In this case, it is a close question whether the daily activities noted by the ALJ were truly inconsistent with Cook's descriptions of her limitations and pain complaints — particularly as it relates to the time period beginning in late 2007. Compare, e.g., Casey v. Astrue, 503 F.3d 867, 696 (8th Cir. 2004) (ALJ did not err in discounting the claimant's testimony based on the extent of her daily activities) with Reed v. Barnhart, 399 F.3d 917, 922-924 (8th Cir. 2005) (ability to fix meals, do light housework and laundry, and travel short distances provides little or no support for the conclusion that a claimant can perform full-time competitive employment and citing other cases); Tilley v. Astrue, 580 F.3d 675, 681 (8th Cir. 2009) (ability to engage in some life activities, despite the pain it causes, does not mean the claimant has the ability to perform requisite physical activity day in and day out); Tang v. Apfel, 205 F.3d 1084, 1086 (8th Cir. 2000) (same). The court would conclude that Cook's minimal daily living activities were not inconsistent with her alleged limitations and pain complaints.
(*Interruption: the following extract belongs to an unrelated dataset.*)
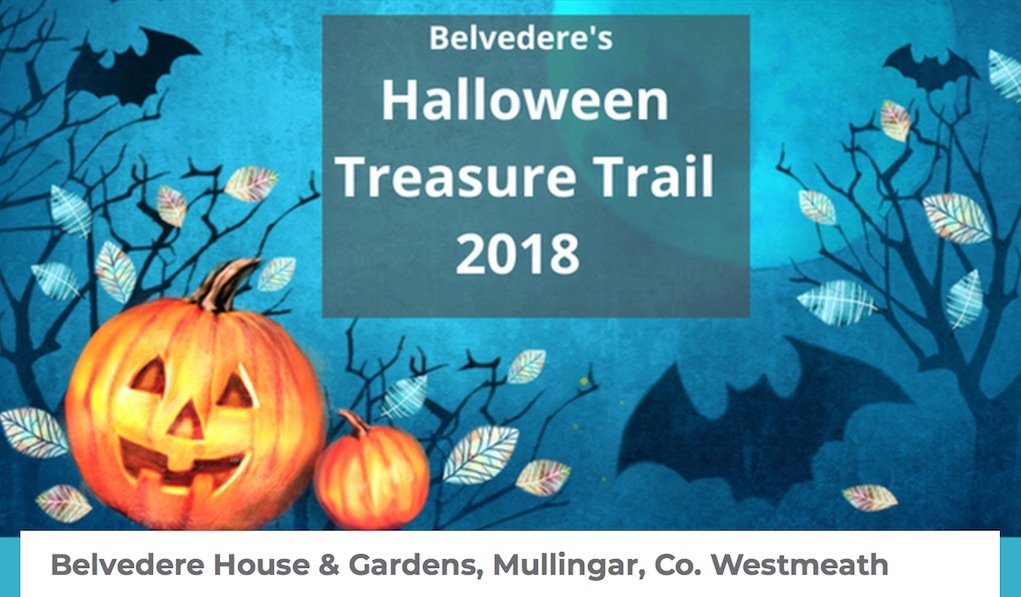 Halloween 2018 at Belvedere House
The ALJ also concluded that the record supported the conclusion that Cook was able to manage her pain with mediation. While that may be one possible view of the record, another view is that, while Cook did obtain some relief from the injections by Dr. Colon for periods of time, that some level of pain was always there and that the pain again worsened a short period of time following the injection treatments. Further, another conclusion that can be drawn from the record is that the pain would increase when Cook attempted more than nominal activity. Finally, the fact that Cook expressed some satisfaction in obtaining relief from debilitating pain may simply be a matter of degree, i.e., the difference between being bed-ridden and the ability to engage in limited activities.

The court must defer to an ALJ's credibility determinations as long as they are supported by reasons that are plausible and supported by evidence that is substantial. Hamilton v. Astrue, 518 F.3d 607, 613 (8th Cir. 2008); Masterson v. Barnhardt, 363 F.3d 731, 738-39 (8th Cir. 2004). Here, the court concludes it is a close question whether the ALJ properly discounted Cook's subjective complaints to the extent that he did. Since this case must be remanded, a new assessment can be made regarding Cook's credibility.

E. The adequacy of the ALJ's hypotheticals and RFC Assessment

Cook argues that the ALJ's RFC determination was flawed. Specifically, Cook asserts that the ALJ engaged in circular reasoning in determining Cook's RFC; that his hypothetical questions to the VE did not capture all of the relevant evidence; that the ALJ improperly rejected the Physical Capacities Evaluation prepared by Cook's treating physician; and that the ALJ, at the very least, should have sought a new medical determination of Cook's RFC. The Commissioner contests each of these points.

1. The ALJ's reasoning was not circular

The court disagrees with the contention that the ALJ's reasoning was circular. The ALJ asked the VE to assume that Cook had the functional capacity to perform in accordance with the assessment made by State agency consultant Dr. Christianson, and the VE opined she could perform her past relevant work with the assumed RFC. Separate from this inquiry, the ALJ concluded that Cook had the RFC posited in his hypothetical to the VE after discounting evidence favorable to Cook and deciding that Dr. Christianson's assessment should be given the most weight because he perceived it to be consistent with the record as whole. Consequently, putting aside whether the ALJ considered all of the relevant evidence and properly discounted evidence that was considered, there was not a procedural problem with the way in which the ALJ reached his RFC.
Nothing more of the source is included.